While our children were swinging happily on the monkey bars at a neighborhood playground, I asked my Peruvian friend Araceli if she had ever heard of Paddington Bear.
Beloved of English children since his creation in 1958 by author Michael Bond, Paddington is a small brown bear who sports a duffel coat, hat and wellington boots. He lives with the Brown family and his favorite food is marmalade.
Named for the London train station where he was found, Paddington originally hailed from Darkest Peru. But these days he is more often seen in the shops at Heathrow Airport, where tourists eagerly snap him up as a quintessentially British souvenir.

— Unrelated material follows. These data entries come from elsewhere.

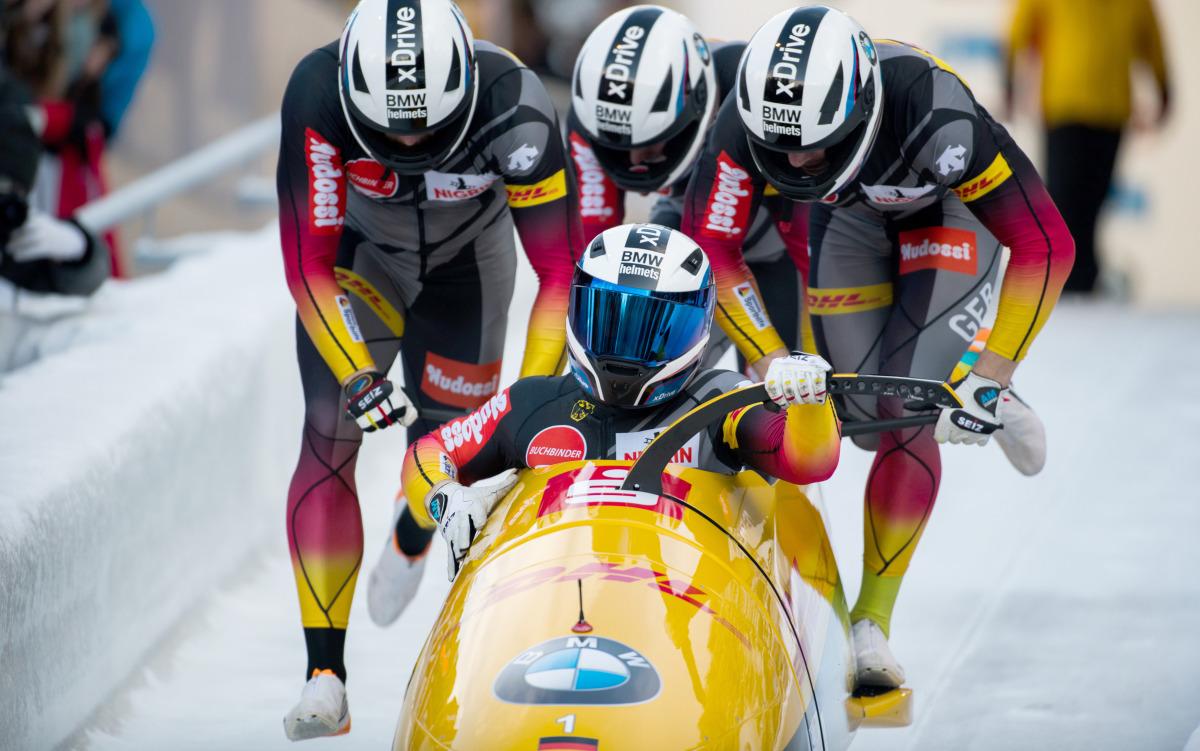 4er-Bobteam Francesco Friedrich beim Anschieben in Innsbruck-Igls. (Foto: Viesturs Lacis)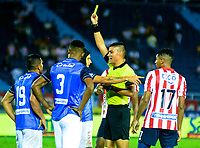 BARRANQUILLA-COLOMBIA, 16-02-2020: David Rodr'guez, ‡rbitro muestra tarjeta amarilla a Andrés Correa de Once Caldas, durante partido entre AtlŽtico Junior y Once Caldas, de la fecha 5 por la Liga BetPlay DIMAYOR I 2020, jugado en el estadio Metropolitano Roberto MelŽndez de la ciudad de Barranquilla. / David Rodriguez, referee shows yellow card to Andres Correa of Once Caldas, during a match between Atletico Junior and Once Caldas of the 5th date for the BetPlay DIMAYOR I Leguaje 2020 played at the Metropolitano Roberto Melendez Stadium in Barranquilla city. / Photo: VizzorImage / Alfonso Cervantes / Cont.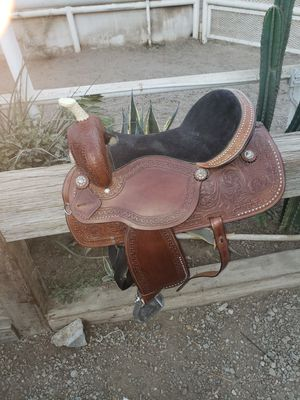 Montura /western saddle for Sale in Whittier, CA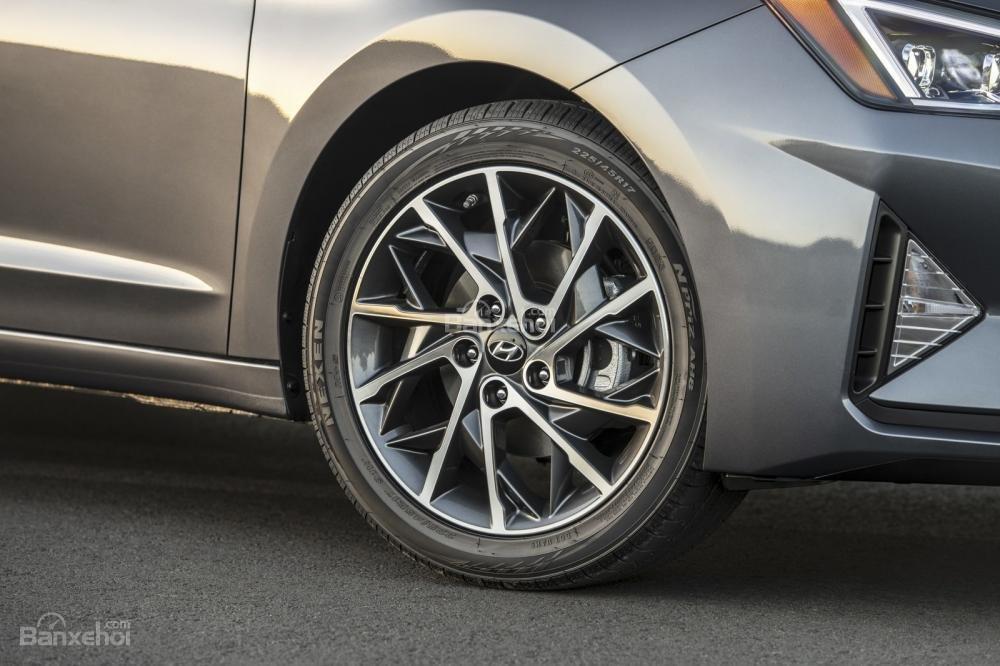 Đánh giá xe Hyundai Elantra 2019: Mâm xe.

Sitting with Araceli it struck me as odd that this bear who has come to symbolize what it means to be British (duffel coats! marmalade! wellington boots!) is in fact Peruvian. And that in his home country, where his Great Aunt Lucy resides in a home for retired bears in Lima, he is not such a household name.
Like Billy Idol and countless Hollywood celebrities, sometimes you have to leave home to make it big.
But where is "Darkest Peru?" Araceli wondered.
In the England of the1950s, Michael Bond probably chose "Darkest Peru" as Paddington's birthplace because it was far, far away and sounded impossibly remote and exotic, I said. Like the legendery Timbuktu.
Araceli laughed. And I asked her: "Where is Darkest Peru for you?"